The author of an independent review into fire safety and building regulations has warned it is impossible to rule out another “catastrophic event” like the Grenfell Tower tragedy if changes aren’t made to the regulatory system.

Addressing delegates at IOSH 2018, the Institution of Occupational Safety and Health’s annual international conference, Dame Judith Hackitt said she was “truly shocked” about standards in the built environment when she started her review.

She said it is vital that there is a culture change implemented as soon as possible, while the horrors of Grenfell are still fresh in people’s memories.

Part of that culture change, she said, involves the construction industry having the same sense of care for those using buildings as it does for those involved in constructing them.

She said: “When I looked from the outside into standards in the built environment, what I encountered was truly shocking. The system for fire safety in high-rise and complex buildings was weak and ineffective.

“People actually said things like ‘we always knew something like this would happen’. They knew the system wasn’t working but didn’t know how to fix it. There was a race to the bottom. Companies were looking to do things as cheap as possible, getting around the rules. It was about cost, not quality.

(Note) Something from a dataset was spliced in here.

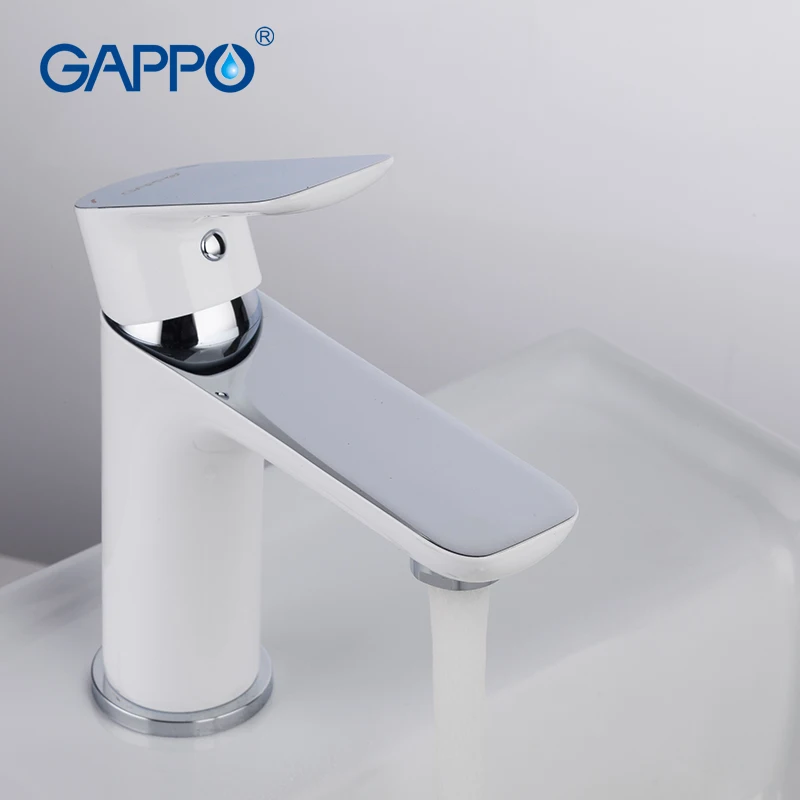 

Смеситель для раковины в ванную комнату GAPPO, латунный кран с одной ручкой, экономичный водопад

“Unless we fix the system, we have no way of guaranteeing that there won’t be another catastrophic event.

“We need to get to a point where people those who construct a building are as responsible for those who use it over the next ten or 20 years as they are employee safety. What we are calling for is collaboration and joined-up thinking across the built environment sector, not self-interested groups protecting their own turf, something I have seen a lot of.”

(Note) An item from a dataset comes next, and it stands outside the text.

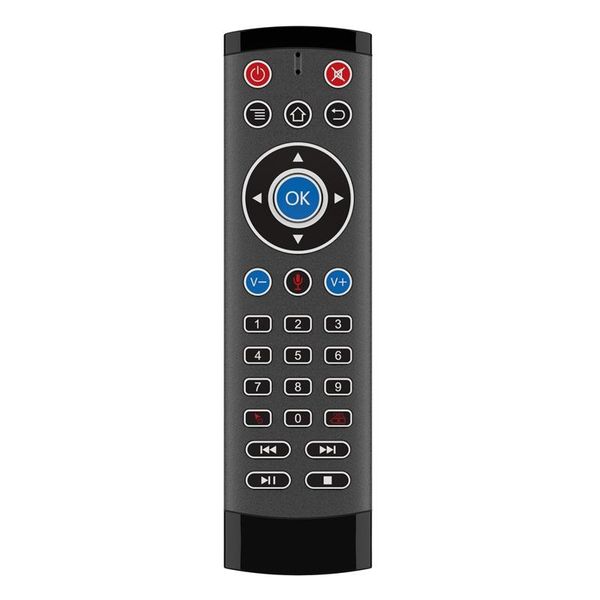mice t1 air mouse voice remote control 2.4g wireless with mic and backlight for android tv box h96 x96 max plus x1 x3
mice t1 air mouse voice remote control 2.4g wireless with mic and backlight for android tv box h96 x96 max plus x1 x3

Dame Judith’s review, commissioned following Grenfell, was published earlier this year and included 53 recommendations aimed at providing a stronger and tougher – but easier to follow – regulatory.

She said some industry groups and the government are already looking at how to implement some of the measures.

This, she said, includes bringing together bodies such as the Health and Safety Executive, local authority building control and fire and rescue authorities and having the same risk-based approach as there is across industry.

She added that there needs to be stronger powers of enforcement, to provide more deterrent to cost-cutting.

“Right now, the level of penalties when people are caught out is not strong enough,” she said. “There is no deterrent.

“We also need a system where people can raise concerns in the knowledge they will be acted on. The same goes for within industry, for example we don’t want people thinking they don’t know who to tell if there are concerns.”

IOSH 2018 is being held at the International Convention Centre in Birmingham on 17-18 September.